Organiser's Note: This talk was cancelled by the presenter, and therefore no video is available.
Embryonic stem (ES) and ES-like cells afford ideal model systems for unraveling the complex molecular networks that give rise to cellular identity. They are relatively easy to generate and maintain in culture and are amenable to manipulation with the growing repertoire of molecular research tools now in the hands of cell biologists. More importantly, they have the property of pluripotency, meaning that they can differentiate to many cell types in the body, even to germ cells.
Several groups believe that a small core set of regulatory factors, including Pou5f1 (encoding the Oct4 protein), Sox2 and Nanog, maintain ES cells in the pluripotent state by acting on a limited number of target genes. This fundamental concept has generated enormous excitement in the biomedical community, leading to successful reprogramming of somatic cells to an ES-like state. Yet, recent discoveries in my laboratory suggest that the complement of factors needed to direct ES cell pluripotency maybe considerably larger than originally thought.

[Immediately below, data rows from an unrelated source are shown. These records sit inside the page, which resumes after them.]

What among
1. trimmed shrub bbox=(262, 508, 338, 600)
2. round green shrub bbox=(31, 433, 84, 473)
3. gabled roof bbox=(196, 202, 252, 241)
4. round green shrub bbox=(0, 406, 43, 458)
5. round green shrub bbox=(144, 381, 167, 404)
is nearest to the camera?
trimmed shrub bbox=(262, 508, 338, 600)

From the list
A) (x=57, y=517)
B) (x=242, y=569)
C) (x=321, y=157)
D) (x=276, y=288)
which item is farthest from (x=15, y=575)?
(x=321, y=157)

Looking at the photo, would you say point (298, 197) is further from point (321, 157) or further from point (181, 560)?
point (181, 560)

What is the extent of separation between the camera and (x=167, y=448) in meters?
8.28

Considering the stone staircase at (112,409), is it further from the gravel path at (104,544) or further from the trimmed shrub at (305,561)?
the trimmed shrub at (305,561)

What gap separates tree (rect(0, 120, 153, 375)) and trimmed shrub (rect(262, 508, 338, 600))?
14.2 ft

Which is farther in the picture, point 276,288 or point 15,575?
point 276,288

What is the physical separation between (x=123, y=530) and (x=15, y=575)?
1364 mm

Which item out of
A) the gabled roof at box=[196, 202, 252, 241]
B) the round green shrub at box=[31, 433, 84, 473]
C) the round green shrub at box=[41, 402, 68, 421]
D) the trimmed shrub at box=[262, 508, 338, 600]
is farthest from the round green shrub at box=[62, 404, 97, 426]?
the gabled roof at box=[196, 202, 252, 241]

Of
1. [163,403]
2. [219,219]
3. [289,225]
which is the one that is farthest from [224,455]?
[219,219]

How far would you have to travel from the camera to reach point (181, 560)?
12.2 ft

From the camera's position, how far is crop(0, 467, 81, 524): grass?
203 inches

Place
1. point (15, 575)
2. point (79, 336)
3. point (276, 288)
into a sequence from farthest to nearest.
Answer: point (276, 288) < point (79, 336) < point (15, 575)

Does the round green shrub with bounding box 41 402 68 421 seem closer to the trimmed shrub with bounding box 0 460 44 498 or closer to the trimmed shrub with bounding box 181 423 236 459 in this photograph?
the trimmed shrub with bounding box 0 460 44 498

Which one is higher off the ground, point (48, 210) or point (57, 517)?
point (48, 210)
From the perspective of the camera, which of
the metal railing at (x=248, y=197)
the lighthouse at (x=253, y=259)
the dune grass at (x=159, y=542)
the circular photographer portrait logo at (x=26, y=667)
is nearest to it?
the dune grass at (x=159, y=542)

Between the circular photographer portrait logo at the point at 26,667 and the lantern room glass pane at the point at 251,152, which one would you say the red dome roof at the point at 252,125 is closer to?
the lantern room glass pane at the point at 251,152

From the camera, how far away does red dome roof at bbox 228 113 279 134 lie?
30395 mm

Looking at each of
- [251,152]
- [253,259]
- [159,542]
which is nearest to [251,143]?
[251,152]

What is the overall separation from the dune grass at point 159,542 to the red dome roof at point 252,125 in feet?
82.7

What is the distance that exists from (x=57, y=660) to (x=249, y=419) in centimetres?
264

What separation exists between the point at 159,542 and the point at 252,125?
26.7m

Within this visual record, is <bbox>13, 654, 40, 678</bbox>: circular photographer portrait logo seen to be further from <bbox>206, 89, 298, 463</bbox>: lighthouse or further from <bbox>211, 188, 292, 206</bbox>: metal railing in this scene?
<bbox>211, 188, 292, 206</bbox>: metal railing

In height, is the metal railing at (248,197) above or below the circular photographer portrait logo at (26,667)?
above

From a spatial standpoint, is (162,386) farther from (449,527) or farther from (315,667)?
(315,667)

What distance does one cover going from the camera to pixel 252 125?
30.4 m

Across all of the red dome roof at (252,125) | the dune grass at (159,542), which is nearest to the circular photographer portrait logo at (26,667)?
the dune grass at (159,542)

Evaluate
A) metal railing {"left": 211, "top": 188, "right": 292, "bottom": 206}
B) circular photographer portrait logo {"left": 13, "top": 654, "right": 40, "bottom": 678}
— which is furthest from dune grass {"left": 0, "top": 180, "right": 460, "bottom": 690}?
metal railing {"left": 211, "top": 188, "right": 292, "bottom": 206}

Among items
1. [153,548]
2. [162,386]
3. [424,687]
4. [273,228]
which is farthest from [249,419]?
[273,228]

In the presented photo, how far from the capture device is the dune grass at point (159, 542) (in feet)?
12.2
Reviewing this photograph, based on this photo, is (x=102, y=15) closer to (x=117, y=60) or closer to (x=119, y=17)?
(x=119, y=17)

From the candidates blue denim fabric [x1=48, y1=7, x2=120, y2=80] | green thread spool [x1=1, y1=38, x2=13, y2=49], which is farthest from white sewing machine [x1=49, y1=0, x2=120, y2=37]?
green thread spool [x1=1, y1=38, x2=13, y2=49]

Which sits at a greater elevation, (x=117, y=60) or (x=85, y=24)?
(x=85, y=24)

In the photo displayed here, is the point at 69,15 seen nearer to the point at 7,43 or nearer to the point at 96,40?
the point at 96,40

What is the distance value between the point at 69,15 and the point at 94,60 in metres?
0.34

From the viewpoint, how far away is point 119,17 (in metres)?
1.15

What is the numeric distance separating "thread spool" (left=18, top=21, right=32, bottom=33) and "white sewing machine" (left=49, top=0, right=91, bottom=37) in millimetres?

Starting with the premise that stem cell differentiation corresponds to a loss of self-renewal capacity, we recently showed that caspase-3- mediated cleavage of Nanog is a conserved inductive cue for stem cell differentiation. This progress was rapidly followed by a study in which I identified a previously unrecognized protein, Ronin, as a central player in the control of embryogenesis and ES cell differentiation, apparently through epigenetic silencing of large segments of the genome. Thus, the mechanisms that govern stem cell- fate decisions appear to extend far beyond the restricted regulatory circuit first envisioned for Oct4. Indeed, my observation on caspase-3 and Ronin raise a number of intriguing questions that have become the focus of continuing work in mammalian tissue development and maintenance.